Liga-os em primeiro lugar uma equipa central comum, que incluía dois

fundadores do Teatro da Cornucópia, Jorge Silva Melo e Luís Miguel Cintra.

Eles participam ativamente em ambos os projetos, e de uma forma não

especializada, como explica Luís Miguel Cintra:

“Na Pousada das Chagas o Paulo queria que nós fizéssemos tudo, em vez

de separar as tarefas, queria um trabalho de conjunto. Havia conversas

com papelinhos muito pequeninos em que ele escrevia bocadinhos de

frases, versos... Punha aqueles papelinhos em cima da mesa e era como

se estivesse a fazer montagem. Falava muito em colagem: colagem de

textos com imagens, de várias coisas. Usava muitos conceitos vindos das

artes plásticas. Queria uma ruptura com o que tinha feito antes. Ele

falava muito do teatro: era muito importante trazer o teatro para o

cinema, adorava tudo o que cheirasse a teatro dentro do filme.

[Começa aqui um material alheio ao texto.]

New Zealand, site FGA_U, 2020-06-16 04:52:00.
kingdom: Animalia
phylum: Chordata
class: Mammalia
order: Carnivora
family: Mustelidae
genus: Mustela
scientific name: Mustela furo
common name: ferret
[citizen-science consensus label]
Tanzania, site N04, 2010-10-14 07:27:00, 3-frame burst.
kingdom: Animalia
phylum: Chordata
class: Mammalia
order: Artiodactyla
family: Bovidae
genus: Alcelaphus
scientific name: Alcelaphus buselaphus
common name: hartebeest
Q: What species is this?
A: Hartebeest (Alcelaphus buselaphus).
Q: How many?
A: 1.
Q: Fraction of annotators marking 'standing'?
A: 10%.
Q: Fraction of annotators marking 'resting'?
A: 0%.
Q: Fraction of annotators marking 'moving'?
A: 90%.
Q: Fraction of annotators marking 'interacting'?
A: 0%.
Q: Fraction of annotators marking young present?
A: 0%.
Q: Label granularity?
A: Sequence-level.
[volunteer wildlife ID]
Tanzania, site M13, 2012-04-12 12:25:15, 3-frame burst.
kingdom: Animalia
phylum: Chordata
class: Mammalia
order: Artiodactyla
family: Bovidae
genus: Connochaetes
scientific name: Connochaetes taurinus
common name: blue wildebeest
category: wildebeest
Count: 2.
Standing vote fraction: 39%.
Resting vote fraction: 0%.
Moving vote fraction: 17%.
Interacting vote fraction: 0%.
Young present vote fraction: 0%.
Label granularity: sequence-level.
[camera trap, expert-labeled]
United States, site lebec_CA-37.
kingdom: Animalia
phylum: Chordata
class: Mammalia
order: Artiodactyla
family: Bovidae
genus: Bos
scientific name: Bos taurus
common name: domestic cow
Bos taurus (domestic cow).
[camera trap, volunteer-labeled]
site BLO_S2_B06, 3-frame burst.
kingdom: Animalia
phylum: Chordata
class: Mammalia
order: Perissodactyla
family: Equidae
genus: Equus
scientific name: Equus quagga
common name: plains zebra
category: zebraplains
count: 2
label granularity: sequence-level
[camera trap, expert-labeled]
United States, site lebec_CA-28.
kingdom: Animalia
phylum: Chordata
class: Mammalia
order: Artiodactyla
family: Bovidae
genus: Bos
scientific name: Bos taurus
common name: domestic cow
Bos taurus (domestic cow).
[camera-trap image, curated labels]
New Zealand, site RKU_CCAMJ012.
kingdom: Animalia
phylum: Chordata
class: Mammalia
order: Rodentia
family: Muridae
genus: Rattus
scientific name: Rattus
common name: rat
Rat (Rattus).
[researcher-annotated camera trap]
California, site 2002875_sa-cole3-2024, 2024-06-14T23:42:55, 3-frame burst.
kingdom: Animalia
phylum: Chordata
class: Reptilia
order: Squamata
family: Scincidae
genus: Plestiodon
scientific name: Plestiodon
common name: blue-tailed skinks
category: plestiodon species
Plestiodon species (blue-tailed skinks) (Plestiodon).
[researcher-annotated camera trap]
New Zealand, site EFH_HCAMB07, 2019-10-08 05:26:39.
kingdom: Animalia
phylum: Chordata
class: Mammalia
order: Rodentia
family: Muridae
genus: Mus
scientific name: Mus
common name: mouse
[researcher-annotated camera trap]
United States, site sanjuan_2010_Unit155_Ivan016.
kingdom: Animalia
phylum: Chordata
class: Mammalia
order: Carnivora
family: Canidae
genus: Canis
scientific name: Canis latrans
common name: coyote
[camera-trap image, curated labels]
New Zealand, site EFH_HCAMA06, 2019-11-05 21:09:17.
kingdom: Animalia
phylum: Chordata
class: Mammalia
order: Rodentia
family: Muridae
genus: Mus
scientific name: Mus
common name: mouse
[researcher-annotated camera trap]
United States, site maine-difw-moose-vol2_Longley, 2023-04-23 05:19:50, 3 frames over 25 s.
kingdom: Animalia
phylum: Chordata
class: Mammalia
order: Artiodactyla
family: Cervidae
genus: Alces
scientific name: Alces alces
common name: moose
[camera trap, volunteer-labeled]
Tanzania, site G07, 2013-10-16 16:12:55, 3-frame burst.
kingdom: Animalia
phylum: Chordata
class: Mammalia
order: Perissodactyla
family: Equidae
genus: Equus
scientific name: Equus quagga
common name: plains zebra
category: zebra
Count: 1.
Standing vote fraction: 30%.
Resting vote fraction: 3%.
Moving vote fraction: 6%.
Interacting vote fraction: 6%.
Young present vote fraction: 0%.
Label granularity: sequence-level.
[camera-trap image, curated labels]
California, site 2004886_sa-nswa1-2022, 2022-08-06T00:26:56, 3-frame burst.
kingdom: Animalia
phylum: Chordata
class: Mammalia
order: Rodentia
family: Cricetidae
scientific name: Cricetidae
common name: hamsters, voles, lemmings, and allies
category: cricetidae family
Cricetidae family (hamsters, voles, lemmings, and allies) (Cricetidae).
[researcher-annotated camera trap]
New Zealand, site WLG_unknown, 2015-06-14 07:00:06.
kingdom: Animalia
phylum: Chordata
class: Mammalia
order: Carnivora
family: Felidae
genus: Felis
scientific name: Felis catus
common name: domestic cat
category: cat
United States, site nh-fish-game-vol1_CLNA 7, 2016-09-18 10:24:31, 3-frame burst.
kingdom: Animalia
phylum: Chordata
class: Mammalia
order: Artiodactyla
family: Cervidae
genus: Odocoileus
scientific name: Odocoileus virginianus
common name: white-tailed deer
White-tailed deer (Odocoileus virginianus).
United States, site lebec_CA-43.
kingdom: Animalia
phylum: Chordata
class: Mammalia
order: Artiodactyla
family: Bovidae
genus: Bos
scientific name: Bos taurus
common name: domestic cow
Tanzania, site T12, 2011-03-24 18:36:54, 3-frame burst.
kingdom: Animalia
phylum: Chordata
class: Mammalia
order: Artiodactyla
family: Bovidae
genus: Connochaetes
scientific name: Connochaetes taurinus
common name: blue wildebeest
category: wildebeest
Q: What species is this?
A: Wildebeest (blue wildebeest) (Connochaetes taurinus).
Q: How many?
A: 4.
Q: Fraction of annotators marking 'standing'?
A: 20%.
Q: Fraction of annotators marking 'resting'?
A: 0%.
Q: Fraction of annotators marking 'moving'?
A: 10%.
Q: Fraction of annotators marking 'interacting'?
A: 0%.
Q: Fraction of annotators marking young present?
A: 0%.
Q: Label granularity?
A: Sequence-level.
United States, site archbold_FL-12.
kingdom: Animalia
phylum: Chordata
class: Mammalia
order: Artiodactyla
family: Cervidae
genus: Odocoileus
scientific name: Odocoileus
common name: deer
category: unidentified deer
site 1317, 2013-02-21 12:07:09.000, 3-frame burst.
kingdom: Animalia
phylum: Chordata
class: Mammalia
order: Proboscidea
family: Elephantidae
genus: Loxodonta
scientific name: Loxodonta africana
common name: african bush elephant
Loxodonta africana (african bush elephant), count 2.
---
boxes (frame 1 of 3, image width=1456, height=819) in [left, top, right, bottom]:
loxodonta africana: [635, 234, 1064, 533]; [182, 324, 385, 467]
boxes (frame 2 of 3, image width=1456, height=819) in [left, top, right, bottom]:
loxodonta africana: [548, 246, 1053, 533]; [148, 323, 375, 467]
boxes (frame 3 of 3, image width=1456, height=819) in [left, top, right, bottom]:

Na Ilha (dos Amores) prolongou essa ideia. Queria fazer um filme com a

Cornucópia que ele achava uma fábrica de espetáculos fantástica, uma

equipa que ele adoptaria para si. Não era bem assim, houve imensas

dificuldades em executar este paraíso de produção de filmes

experimentais...” (Luís Miguel Cintra apud Melo 1996, 24)

A declaração de Luís Miguel Cintra tem a felicidade de revelar duma

penada vários outros aspectos que nos interessam muito particularmente: a

noção (explícita e consciente) de ruptura estética com as obras anteriores de

Paulo Rocha; o lado experimental de ambos os projetos; a importância da ideia

de colagem; e, finalmente, a relação íntima e profunda com outras artes: a

literatura, o teatro e as artes plásticas. Interessa-nos compreender como a

música irá, em ambos estes filmes, “colar” com esta colagem.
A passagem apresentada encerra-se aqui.